Input rows →

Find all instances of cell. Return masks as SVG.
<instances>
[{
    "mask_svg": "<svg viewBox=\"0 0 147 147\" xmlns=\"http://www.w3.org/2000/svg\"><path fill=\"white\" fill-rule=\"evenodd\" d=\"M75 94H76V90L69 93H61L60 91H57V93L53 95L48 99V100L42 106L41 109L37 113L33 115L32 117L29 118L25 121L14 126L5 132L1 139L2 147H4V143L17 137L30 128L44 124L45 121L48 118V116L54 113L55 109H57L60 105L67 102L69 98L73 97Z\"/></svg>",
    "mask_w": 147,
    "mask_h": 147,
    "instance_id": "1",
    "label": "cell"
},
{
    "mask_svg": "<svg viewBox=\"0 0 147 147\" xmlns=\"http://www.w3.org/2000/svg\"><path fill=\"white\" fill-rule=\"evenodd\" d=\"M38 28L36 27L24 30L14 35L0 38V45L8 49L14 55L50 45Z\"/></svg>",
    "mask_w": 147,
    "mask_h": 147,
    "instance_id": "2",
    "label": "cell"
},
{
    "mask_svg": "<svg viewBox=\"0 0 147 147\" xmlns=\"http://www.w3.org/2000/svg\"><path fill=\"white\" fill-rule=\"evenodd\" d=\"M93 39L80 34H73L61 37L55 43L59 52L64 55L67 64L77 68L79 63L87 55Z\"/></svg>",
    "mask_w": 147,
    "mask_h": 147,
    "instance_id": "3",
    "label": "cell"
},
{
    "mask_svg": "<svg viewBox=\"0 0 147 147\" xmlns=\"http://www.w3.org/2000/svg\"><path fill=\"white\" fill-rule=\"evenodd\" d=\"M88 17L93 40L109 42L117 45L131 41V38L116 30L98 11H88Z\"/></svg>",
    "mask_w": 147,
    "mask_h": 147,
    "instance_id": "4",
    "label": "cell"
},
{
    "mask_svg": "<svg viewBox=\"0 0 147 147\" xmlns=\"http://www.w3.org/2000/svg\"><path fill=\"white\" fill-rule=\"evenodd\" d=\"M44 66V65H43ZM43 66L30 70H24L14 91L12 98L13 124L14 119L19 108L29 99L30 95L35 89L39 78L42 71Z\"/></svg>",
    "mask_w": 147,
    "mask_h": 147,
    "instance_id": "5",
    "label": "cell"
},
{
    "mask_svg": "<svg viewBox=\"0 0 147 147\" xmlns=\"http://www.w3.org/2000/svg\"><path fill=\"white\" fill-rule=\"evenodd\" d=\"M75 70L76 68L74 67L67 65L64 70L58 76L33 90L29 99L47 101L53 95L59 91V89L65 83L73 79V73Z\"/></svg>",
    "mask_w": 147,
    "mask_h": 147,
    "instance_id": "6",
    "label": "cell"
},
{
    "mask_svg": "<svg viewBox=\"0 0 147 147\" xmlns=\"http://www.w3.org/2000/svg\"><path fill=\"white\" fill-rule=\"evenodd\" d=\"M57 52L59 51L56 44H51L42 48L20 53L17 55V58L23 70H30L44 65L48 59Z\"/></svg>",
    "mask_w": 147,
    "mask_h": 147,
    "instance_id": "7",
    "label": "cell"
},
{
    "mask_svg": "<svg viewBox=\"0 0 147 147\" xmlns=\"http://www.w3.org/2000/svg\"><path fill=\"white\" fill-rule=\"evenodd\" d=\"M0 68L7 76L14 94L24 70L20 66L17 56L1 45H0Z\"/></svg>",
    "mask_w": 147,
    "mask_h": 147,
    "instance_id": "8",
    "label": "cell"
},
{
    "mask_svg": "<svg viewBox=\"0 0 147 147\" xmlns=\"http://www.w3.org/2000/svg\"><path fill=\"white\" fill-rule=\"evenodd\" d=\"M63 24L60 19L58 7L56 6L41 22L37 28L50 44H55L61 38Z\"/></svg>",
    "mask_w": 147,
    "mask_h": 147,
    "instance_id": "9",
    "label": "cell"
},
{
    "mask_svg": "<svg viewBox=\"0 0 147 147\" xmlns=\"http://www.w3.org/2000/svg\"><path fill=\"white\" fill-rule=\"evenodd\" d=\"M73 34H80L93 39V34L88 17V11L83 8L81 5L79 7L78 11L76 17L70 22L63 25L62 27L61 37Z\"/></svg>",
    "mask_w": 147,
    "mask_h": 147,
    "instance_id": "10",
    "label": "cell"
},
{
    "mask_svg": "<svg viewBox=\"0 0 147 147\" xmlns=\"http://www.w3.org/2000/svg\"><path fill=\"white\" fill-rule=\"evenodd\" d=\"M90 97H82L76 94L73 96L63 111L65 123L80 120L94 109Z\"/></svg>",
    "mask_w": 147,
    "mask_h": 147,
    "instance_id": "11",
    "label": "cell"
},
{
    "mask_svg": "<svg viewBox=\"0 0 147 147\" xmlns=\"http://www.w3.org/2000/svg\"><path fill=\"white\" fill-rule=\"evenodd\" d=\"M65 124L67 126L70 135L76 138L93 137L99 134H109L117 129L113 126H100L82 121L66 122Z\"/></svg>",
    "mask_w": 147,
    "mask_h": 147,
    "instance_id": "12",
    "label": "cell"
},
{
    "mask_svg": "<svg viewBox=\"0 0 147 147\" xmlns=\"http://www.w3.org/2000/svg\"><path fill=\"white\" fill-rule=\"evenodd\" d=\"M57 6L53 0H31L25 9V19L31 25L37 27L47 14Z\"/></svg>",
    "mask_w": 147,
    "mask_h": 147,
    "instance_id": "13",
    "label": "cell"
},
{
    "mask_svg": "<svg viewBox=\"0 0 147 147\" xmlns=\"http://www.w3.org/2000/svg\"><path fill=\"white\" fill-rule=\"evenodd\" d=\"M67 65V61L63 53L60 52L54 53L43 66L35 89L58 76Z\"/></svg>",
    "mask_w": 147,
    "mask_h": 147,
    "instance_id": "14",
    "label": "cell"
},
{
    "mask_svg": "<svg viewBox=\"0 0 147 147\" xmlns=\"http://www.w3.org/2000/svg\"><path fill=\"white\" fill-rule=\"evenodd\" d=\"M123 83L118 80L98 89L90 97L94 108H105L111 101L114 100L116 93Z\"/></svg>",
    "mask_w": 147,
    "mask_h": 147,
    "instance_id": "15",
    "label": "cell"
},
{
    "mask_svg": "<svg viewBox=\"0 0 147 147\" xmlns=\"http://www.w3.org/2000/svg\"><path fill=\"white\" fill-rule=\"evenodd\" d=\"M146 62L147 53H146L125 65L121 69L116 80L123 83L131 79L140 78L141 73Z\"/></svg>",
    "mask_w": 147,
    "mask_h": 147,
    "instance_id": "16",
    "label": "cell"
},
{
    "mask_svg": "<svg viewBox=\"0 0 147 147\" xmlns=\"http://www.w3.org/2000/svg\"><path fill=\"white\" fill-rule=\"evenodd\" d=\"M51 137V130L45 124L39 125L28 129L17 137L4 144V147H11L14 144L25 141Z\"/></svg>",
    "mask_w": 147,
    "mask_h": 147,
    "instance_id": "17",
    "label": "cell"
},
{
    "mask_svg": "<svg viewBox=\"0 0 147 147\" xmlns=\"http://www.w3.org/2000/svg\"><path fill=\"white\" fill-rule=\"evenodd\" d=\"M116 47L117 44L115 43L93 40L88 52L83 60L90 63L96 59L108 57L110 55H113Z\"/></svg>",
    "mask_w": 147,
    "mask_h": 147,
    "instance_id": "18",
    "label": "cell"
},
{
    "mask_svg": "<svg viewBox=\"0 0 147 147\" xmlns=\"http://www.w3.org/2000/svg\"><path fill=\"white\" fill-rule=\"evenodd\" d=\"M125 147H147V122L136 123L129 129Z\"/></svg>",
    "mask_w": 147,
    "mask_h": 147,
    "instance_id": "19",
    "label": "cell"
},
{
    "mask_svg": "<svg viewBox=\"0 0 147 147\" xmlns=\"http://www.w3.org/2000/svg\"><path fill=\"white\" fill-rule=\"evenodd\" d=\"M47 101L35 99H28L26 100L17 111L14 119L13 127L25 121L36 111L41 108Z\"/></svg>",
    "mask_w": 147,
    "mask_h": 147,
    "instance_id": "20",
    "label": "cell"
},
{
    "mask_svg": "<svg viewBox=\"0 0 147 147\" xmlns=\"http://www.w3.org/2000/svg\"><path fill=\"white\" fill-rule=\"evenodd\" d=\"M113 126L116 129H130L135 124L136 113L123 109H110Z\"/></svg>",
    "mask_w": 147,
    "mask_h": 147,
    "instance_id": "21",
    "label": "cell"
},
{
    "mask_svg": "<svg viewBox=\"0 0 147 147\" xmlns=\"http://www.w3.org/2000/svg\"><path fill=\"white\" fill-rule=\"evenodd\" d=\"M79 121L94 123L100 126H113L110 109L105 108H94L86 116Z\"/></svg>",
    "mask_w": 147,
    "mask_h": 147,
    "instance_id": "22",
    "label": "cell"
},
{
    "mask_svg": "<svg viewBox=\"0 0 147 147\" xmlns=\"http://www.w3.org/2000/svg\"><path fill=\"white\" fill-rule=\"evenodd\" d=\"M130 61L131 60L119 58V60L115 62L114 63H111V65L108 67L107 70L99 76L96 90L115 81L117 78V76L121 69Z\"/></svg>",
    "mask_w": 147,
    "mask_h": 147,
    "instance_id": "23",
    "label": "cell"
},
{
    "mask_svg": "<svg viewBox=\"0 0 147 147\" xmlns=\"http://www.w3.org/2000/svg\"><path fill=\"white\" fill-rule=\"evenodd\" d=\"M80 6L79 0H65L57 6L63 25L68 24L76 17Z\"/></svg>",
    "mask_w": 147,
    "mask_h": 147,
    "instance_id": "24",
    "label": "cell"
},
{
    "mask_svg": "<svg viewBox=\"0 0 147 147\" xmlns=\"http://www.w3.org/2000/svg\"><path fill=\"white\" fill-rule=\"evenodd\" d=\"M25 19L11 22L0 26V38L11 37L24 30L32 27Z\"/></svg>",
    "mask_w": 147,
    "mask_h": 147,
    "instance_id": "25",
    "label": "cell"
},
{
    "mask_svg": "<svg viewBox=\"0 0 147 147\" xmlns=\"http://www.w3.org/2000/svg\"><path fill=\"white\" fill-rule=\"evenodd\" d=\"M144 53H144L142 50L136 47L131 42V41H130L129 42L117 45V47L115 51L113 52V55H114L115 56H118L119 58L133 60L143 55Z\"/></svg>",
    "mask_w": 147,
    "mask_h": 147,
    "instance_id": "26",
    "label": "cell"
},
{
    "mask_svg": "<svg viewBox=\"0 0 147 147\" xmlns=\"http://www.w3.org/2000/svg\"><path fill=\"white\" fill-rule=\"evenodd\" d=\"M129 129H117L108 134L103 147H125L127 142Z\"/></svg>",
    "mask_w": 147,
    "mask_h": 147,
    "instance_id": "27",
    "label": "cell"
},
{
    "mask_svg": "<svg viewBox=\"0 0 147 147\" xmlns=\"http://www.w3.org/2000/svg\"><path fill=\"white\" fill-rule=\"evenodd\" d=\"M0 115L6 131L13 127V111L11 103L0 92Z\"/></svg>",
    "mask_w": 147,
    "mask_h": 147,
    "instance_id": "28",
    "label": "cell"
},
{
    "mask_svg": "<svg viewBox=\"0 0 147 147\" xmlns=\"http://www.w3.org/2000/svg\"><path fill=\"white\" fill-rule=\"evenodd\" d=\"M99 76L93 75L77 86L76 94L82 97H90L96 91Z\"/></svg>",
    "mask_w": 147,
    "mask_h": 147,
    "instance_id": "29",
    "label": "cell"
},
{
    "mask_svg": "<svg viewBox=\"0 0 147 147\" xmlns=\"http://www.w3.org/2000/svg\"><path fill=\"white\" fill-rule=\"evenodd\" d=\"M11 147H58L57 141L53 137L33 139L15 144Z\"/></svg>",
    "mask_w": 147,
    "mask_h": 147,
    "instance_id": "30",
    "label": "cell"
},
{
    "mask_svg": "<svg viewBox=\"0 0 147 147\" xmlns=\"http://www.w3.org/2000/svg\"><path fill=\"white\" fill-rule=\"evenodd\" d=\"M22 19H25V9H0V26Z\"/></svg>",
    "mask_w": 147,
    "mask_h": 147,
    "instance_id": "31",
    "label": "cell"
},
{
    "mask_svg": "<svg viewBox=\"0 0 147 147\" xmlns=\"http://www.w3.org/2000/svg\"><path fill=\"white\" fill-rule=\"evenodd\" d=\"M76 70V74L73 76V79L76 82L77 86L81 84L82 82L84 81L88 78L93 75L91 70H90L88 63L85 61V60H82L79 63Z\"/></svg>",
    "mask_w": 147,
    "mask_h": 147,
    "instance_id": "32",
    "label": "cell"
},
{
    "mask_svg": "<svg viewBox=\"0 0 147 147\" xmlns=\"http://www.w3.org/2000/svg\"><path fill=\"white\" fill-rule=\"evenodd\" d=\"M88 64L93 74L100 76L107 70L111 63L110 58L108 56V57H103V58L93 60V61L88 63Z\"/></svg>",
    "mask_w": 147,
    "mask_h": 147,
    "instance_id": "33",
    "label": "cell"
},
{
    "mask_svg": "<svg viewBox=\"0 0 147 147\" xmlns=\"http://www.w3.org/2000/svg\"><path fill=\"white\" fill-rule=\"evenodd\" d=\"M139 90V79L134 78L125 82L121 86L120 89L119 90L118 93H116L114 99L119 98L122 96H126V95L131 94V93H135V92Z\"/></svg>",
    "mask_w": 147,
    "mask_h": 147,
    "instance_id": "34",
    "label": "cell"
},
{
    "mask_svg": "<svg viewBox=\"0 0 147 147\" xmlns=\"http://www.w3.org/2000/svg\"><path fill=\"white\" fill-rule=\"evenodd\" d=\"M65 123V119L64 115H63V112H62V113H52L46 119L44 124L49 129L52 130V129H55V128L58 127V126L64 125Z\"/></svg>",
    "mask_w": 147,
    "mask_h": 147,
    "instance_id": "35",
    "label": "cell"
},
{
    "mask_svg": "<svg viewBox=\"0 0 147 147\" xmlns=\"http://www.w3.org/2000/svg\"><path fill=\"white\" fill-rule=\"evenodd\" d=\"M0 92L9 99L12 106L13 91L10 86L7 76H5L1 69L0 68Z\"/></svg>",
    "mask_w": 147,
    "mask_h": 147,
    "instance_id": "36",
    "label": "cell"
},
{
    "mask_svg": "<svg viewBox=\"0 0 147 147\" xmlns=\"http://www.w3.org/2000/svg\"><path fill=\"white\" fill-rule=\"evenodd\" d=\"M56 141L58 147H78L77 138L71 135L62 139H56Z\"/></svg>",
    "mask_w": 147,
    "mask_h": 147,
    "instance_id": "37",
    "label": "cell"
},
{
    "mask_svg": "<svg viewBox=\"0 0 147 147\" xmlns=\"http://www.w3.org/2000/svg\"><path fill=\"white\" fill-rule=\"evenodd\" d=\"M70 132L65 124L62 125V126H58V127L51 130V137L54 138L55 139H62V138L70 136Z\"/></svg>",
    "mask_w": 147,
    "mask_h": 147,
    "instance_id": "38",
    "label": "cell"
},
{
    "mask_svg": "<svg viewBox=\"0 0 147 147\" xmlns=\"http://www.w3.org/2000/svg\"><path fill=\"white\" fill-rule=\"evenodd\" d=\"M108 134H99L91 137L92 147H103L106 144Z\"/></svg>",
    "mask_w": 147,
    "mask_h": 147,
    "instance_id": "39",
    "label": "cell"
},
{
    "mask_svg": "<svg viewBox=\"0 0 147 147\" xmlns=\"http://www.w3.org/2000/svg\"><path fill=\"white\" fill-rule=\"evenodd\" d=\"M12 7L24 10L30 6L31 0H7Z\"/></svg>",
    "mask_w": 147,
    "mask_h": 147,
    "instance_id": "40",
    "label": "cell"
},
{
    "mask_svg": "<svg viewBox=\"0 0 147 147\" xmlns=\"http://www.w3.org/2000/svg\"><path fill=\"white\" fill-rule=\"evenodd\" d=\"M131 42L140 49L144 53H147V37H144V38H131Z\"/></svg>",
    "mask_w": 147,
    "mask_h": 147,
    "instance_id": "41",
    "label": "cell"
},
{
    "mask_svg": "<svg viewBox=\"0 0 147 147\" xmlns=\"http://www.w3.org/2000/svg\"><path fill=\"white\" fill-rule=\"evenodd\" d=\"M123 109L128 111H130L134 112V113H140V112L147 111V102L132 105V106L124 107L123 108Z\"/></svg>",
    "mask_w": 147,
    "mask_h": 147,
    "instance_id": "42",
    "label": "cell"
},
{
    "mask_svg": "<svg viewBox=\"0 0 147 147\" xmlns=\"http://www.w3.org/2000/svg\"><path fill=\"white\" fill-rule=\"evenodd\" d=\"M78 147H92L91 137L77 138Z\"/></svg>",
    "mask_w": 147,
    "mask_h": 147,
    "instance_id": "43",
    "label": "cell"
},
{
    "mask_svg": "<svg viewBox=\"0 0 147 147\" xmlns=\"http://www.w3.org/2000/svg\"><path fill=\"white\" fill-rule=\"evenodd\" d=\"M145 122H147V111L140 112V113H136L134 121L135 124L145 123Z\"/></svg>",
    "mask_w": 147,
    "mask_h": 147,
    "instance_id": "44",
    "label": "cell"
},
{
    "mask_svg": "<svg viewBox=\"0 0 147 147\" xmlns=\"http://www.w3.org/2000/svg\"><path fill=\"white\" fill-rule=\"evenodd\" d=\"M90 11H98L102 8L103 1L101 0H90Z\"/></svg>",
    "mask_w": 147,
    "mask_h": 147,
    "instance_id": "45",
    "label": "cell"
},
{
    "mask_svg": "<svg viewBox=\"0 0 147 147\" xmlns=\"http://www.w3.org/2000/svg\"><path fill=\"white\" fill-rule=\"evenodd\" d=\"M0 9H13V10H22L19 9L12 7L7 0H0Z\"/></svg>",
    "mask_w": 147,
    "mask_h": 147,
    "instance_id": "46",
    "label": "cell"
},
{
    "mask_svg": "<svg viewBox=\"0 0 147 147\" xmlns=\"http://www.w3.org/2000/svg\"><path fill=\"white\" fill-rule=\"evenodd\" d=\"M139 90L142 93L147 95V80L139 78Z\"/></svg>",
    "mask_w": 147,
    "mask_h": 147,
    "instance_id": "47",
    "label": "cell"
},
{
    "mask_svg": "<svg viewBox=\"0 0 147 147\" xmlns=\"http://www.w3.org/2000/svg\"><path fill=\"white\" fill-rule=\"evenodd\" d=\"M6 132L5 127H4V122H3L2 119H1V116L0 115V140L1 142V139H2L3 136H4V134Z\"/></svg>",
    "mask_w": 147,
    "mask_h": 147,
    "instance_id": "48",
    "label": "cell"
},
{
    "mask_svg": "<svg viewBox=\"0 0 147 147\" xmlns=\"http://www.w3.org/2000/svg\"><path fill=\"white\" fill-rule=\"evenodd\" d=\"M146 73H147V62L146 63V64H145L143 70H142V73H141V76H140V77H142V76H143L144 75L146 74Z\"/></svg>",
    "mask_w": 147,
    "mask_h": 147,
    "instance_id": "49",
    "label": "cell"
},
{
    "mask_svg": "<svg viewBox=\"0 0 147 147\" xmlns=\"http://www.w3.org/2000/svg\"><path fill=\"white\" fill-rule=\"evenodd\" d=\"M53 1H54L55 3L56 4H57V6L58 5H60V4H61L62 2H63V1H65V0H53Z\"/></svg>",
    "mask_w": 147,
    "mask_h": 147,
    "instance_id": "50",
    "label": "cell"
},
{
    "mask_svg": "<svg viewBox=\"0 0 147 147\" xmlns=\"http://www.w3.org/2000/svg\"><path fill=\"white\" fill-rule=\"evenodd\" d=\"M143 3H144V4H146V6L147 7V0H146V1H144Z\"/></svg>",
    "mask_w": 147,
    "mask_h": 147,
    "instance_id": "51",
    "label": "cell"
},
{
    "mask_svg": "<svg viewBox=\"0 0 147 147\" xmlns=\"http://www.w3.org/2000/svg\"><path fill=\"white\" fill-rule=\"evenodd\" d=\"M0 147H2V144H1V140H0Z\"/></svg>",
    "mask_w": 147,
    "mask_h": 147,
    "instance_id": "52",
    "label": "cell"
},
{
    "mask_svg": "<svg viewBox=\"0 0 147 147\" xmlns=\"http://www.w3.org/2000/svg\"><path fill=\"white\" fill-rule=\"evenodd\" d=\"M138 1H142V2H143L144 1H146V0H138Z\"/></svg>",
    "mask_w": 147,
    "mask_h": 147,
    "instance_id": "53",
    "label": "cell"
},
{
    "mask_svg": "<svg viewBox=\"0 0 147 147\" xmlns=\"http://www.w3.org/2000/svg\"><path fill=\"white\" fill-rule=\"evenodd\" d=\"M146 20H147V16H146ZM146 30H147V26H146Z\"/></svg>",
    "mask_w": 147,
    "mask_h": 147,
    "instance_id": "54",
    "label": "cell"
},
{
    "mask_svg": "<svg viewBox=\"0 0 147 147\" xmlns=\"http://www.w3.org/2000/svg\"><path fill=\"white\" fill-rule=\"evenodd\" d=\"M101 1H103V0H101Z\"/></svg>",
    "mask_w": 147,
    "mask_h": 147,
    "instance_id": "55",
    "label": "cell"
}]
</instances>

Set exercise →
Output the lines of the records above as a JSON list of strings, one string per line with blank lines omitted, starting with the first line and going on through the line that contains "28L36 27L24 30L14".

Finished task →
[
  "Find all instances of cell. Return masks as SVG.",
  "<instances>",
  "[{",
  "    \"mask_svg\": \"<svg viewBox=\\\"0 0 147 147\\\" xmlns=\\\"http://www.w3.org/2000/svg\\\"><path fill=\\\"white\\\" fill-rule=\\\"evenodd\\\" d=\\\"M75 94H76V90L69 93H61L60 91H57V93L53 95L48 99V100L42 106L41 109L37 113L33 115L32 117L29 118L25 121L14 126L5 132L1 139L2 147H4V143L17 137L30 128L44 124L45 121L48 118V116L54 113L55 109H57L60 105L67 102L69 98L73 97Z\\\"/></svg>\",",
  "    \"mask_w\": 147,",
  "    \"mask_h\": 147,",
  "    \"instance_id\": \"1\",",
  "    \"label\": \"cell\"",
  "},",
  "{",
  "    \"mask_svg\": \"<svg viewBox=\\\"0 0 147 147\\\" xmlns=\\\"http://www.w3.org/2000/svg\\\"><path fill=\\\"white\\\" fill-rule=\\\"evenodd\\\" d=\\\"M38 28L36 27L24 30L14 35L0 38V45L8 49L14 55L50 45Z\\\"/></svg>\","
]